Upstream / downstream terminology used backwards? (E.g. nginx)
I've always thought of upstream and downstream along the lines of an actual stream, where the flow of information is like water. So upstream is where water/data comes from (e.g. an HTTP request) and downstream is where it goes (e.g. the underlying system that services the request).
I've been looking at API gateways recently and noticed that some of them used the inverse of this definition. I shrugged it off as an oddity at the time. I then discovered that nginx, which some API gateways are based on, also uses the terminology in the opposite way to what I expected. nginx calls the servers that it sends requests to "upstream servers", and presumably the incoming requests would therefore be "downstream clients".
Conceptually it seems like nginx would be pushing the requests "uphill" if going to an "upstream server", which is totally counter-intuitive... Gravity is reversed in the land of reverse proxies and API gateways, apparently!

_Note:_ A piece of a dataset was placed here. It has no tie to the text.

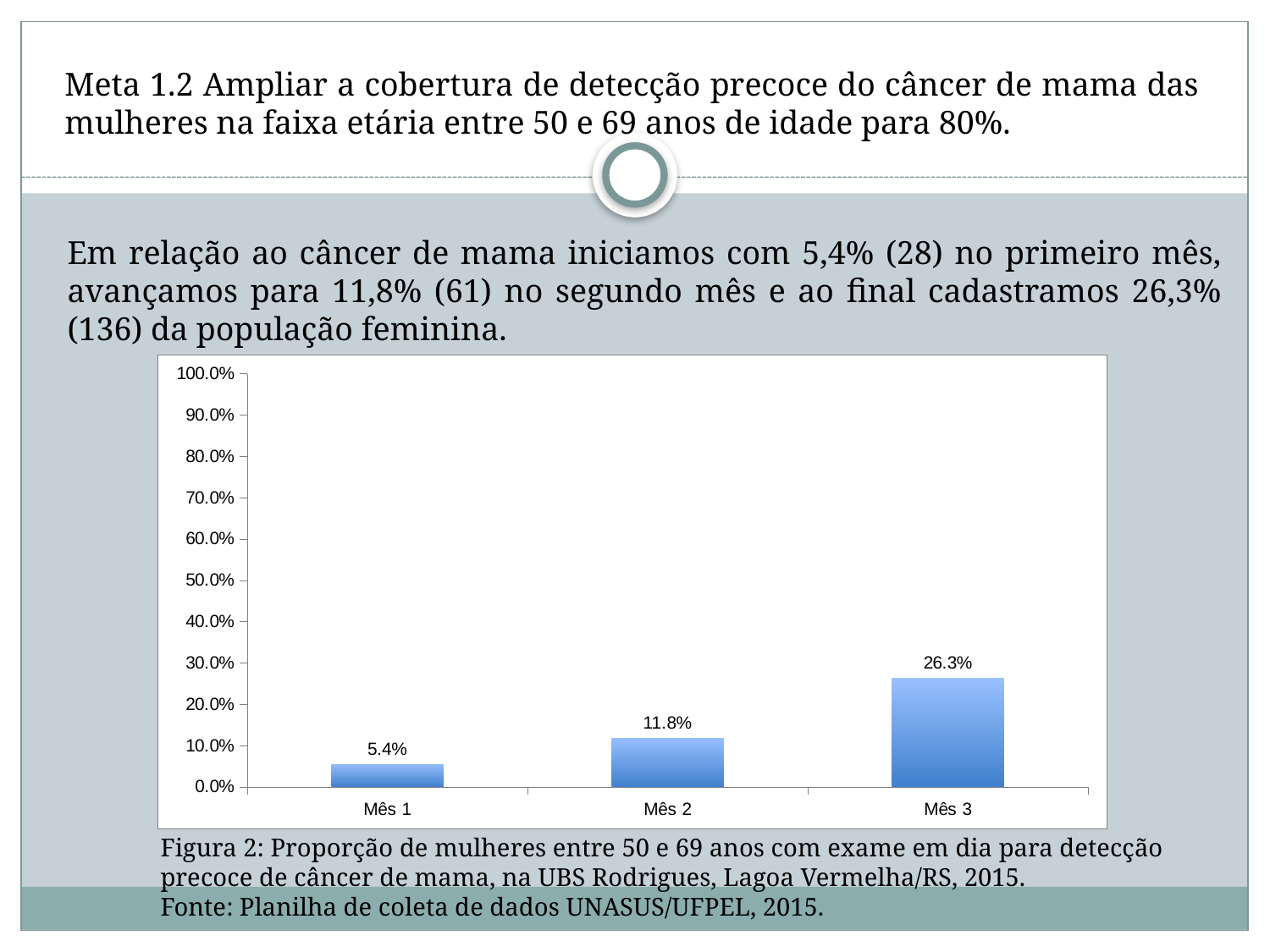
What is the difference between the values for Mês 3 and Mês 1? 20.9% What is the value for Mês 1? 5.4% What is the difference between the values for Mês 2 and Mês 1? 6.4% Which month has the highest value? Mês 3 Which month has the lowest value? Mês 1 Which is larger, the value for Mês 2 or the value for Mês 3? Mês 3 What is the value for Mês 2? 11.8% What kind of chart is shown on the slide? bar chart Do the values rise or fall from Mês 1 to Mês 3? rise How many months are shown on the x axis? 3 Is the value for Mês 3 greater or less than 30.0%? less What is the value for Mês 3? 26.3%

I've seen other discussions talking about upstream / downstream representing dependencies between systems but for middleware or infrastructure components that sit between systems the idea of dependencies is a little looser, and I find it more helpful to think in terms of flow of information still - because THAT'S usually the source of your dependencies anyway.
Have I got my understanding of the stream analogy fundamentally wrong or are these software components getting the concepts backwards?
Solution 1:
In HTTP world, the "upstream server" term was introduced in the HTTP/1.0 specification, RFC 1945:
502 Bad Gateway
The server, while acting as a gateway or proxy, received an invalid response from the upstream server it accessed in attempting to fulfill the request.
Formal definition was added later, in RFC 2616:
upstream/downstream
Upstream and downstream describe the flow of a message: all messages flow from upstream to downstream.
According to this definition:
- if you are looking at a request, then the client is upstream, and the server is downstream;
- in contrast, if you are looking at a response, then the client is downstream, and the server is upstream.
At the same time, in HTTP most of the data flow is not for requests, but for responses. So, if you'll consider flow of responses, then the "upstream server" term sounds pretty reasonable and logical. And the term is again used in the 502 response code description (it is identical to HTTP/1.0 one), as well as some other places.
The same logic can be also seen in terms "downloading" and "uploading" in natural language. Most of the data flow is from servers to clients, and that's why "downloading" means loading something from a server to a client, and "uploading" - from a client to a server.